» **Quoted passage**:
__________

Global Citizen Year
- Abbreviation: GCY
- Formation: 2009; 17 years ago
- Founder: Abby Falik
- Tax ID no.: 26-3161342
- Legal status: 501(c)(3) non-profit organization
- Headquarters: Oakland, California, United States
- CEO: Erin Lewellen
- Revenue: $21,412,648 (2022)
- Website: www.globalcitizenyear.org

= Global Citizen Year =

Non-profit organization based in San Francisco

Global Citizen Year (renamed Tilting Futures in 2024) is a non-profit organization based in Oakland which runs several programs that aim to help young people develop intellectual and emotional skills pertaining to empathy, cross-cultural communication and connection, personal agency, and the addressing of global issues.

The organization was founded by Harvard Business School graduate Abby Falik in 2009, based on a pitch she presented and won first place for in the 2008 Pitch for Change. Since 2010, the organization has had over 2700 graduates from over 100 countries.

==Activities and recognition==
Global Citizen Year launched its pilot program in the 2009-10 academic year, as part of which U.S. and United World College students who had finished high school and not yet enrolled in college could participate in the organization's intensive service learning and leadership program. The program provided training and mentorship through individualized apprenticeships with Global Citizen Year field staff and local partners in countries that varied each semester. The organization, partnering with colleges such as Tufts University and Claremont McKenna, hosted its programs in several countries, including (but not limited to) Brazil, Ecuador, India, and Senegal.

Due to the global lockdowns that were implemented during the COVID-19 pandemic, Global Citizen Year launched an online gap year program called Global Citizen Year Academy. The program was designed in partnership with Minerva Project and offered online courses accredited through Minerva Schools at KGI. These courses aimed to help students develop college study and career skills through a mix of academic and experiential learning, collaboration with international peers, and workshops led by professionals working in business, philanthropy, government, and social change. As part of a diversity and equity initiative, Global Citizen Year partnered with the Shawn Mendes Foundation to provide $250,000 in financial aid to students of the program.

__________

» **Listed records**:

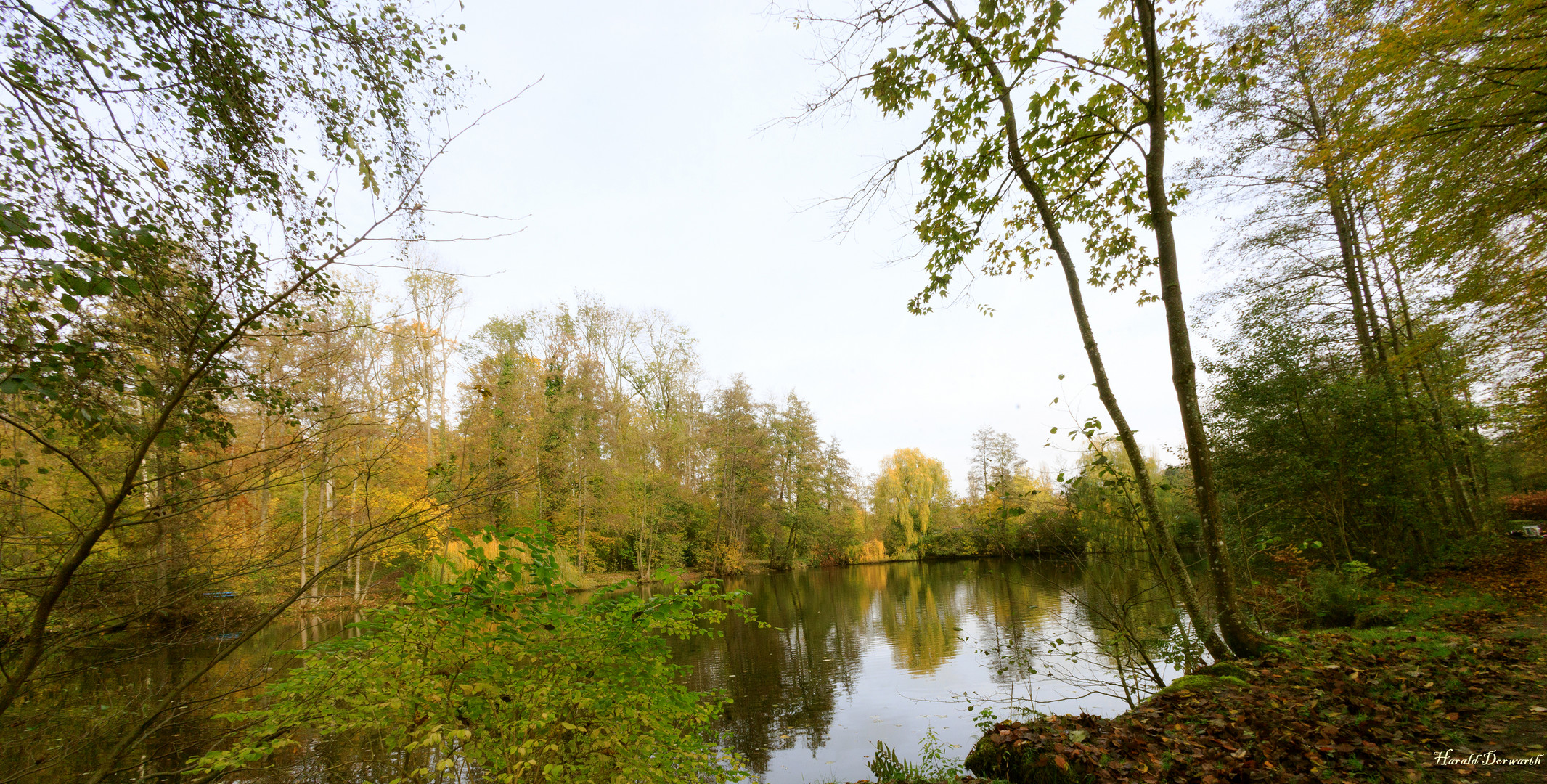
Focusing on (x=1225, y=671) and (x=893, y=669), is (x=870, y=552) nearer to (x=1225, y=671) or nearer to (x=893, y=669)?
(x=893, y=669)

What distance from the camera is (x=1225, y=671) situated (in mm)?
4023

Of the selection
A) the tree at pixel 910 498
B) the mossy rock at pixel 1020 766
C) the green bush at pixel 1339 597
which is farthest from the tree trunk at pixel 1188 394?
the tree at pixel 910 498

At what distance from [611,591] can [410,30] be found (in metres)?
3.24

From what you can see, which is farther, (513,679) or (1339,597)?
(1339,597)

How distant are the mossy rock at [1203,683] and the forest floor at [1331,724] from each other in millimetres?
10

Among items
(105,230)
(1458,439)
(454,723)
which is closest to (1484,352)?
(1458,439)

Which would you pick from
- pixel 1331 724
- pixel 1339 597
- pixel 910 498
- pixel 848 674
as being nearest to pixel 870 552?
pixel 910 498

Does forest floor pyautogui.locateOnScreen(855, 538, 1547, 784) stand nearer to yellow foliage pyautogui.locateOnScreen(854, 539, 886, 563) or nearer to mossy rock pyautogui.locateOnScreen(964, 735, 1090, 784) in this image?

__________

» **Action item A**:
According to the Global Citizen Year text, which foundation partnered with the organization to provide $250,000 in financial aid to students of its online program?
» **Action item B**:
Extend the article on Global Citizen Year, starting after its final sentence.

» **Task result A**:
The Shawn Mendes Foundation.

» **Task result B**:
In 2023, Global Citizen Year launched their 12-week program Take Action Lab (TAL). Students in the program complete a four-week virtual curriculum before living with a global cohort and learning how to create meaningful impact on human rights while apprenticing at non-governmental organizations in Cape Town, South Africa.

===Recognition===
In 2018, Outside named Global Citizen Year one of the best places to work in the United States. At the 2019 Builders + Innovators Summit, founder and then-CEO Abby Falik was named one of the 100 most intriguing entrepreneurs by Goldman Sachs for the third consecutive year. In 2023, the Gap Year Association awarded Global Citizen Year with the Karl Haigler Excellence in Research Award for their research on the positive impact the Academy had on its participants in a variety of competencies related to success in careers, further education, and life.

==Vision and goals==
Global Citizen Year allocated a $50 Million New Leaders Fund towards its five-year mission, which aims to:

- Involve 10,000 new students in their gap year program;
- Supply grants and scholarships to people from low-income backgrounds and people of colour, to address the under-representation of these demographics in leadership positions;
- Create an alumni network that makes a significant impact on society;
- Promote modes of leadership that prioritise addressing social and environmental concerns over personal gain.